Problem details: According to the article on the Eagles' offense under Chip Kelly, how many plays per game did the Eagles average during the preseason?

Text block:
::::::::

PHILADELPHIA - Eagles coach Chip Kelly's version of the read-option offense is the best-kept secret in town.
Ask Kelly, quarterback Michael Vick or any other player about what they have planned for this season and there are a lot of smiles and shoulder shrugs.
"It won't be too different from what you've seen (in the preseason)," Vick said with that ever-present grin. "But we'll spice it up a bit."
The one thing that's certain is that the time-management issues that plagued former coach Andy Reid's 14-year tenure with the Eagles shouldn't be a problem under Kelly.
During the preseason and throughout training camp, the Eagles didn't use offensive huddles. Players hustled to the line of scrimmage between plays and center Jason Kelce was usually firing a snap to Vick or quarterback Nick Foles with more than 10 seconds left on the 40-second play clock.
The goal is to run as many offensive plays as possible.
"It's all about plays run," Kelly said. "The more plays you run, the more opportunities you have to put the ball in the end zone. It's not about time of possession. All time of possession is is how much time can the other team waste?"
During the preseason, the Eagles averaged a league-high 74.25 plays per game and are hoping to come close to that during the regular season.
In 2012, New England led the NFL with 74.4 plays per game, well above the league average of 64.2. It was no coincidence that Patriots coach Bill Belichick asked for Kelly's advice on how to speed up his offense. Kelly's University of Oregon team averaged 82.8 plays per game last season.
Turns out there was a reason why Kelly has stressed the need for his players to get in the best shape possible. The revised training routines, protein smoothies, sleep studies and rest-and-recovery periods were to insure they could handle the frenetic pace that he intends to set this season.
It took the players some time to adapt.
"We're running so much, it's like a freakin' track meet out here," Eagles running back LeSean McCoy said during a minicamp workout earlier this year. "We need some extra guys so we can run a relay."
McCoy could be the player who benefits the most from this offense, however, because of the different run-to-pass ratio.
Where Reid's West Coast offense frequently used quick-hitting passes to gain first downs, Kelly could be running the ball at least 50 percent of the time. That means McCoy could have a shot at breaking his personal record of 1,309 rushing yards he set in 2011 and perhaps threaten the franchise record of 1,512 yards set by Wilbert Montgomery in 1979.
But Kelly and offensive coordinator Pat Shurmur will also utilize the talents of other players such as Vick, tight ends James Casey, Brent Celek and Zach Ertz, and wide receiver DeSean Jackson. Vick will also be doing his share of running. Jackson, one of the fastest players in the league, will be used in a number of roles.
"Coach Kelly has done a great job of seeing what I did earlier in my career and using my versatility to keep defenses off guard," Jackson said. "I'll be going in motion, running reverses, taking handoffs, lining up in the slot. He'll be moving me all over. I'm very excited."

::::::::

Data:
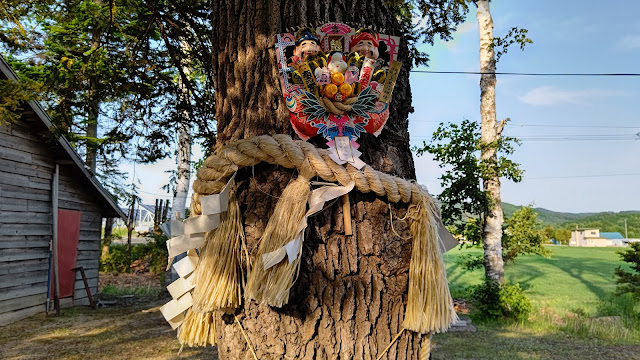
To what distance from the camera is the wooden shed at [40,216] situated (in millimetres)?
7148

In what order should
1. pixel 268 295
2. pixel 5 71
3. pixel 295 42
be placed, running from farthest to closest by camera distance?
pixel 5 71 → pixel 295 42 → pixel 268 295

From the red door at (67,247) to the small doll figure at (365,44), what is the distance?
8.72m

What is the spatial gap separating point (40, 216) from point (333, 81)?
27.5ft

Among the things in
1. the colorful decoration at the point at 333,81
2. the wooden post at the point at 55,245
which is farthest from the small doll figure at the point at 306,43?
the wooden post at the point at 55,245

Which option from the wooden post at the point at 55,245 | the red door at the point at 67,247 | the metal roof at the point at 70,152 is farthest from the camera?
the red door at the point at 67,247

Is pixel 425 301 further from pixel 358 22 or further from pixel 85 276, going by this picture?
pixel 85 276

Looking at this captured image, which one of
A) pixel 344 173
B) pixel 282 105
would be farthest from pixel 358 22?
pixel 344 173

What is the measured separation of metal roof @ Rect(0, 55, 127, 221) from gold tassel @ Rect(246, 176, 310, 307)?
5.86 meters

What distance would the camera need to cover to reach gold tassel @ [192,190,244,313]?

::::::::

Result for this task: 74.25 plays per game, the most in the league.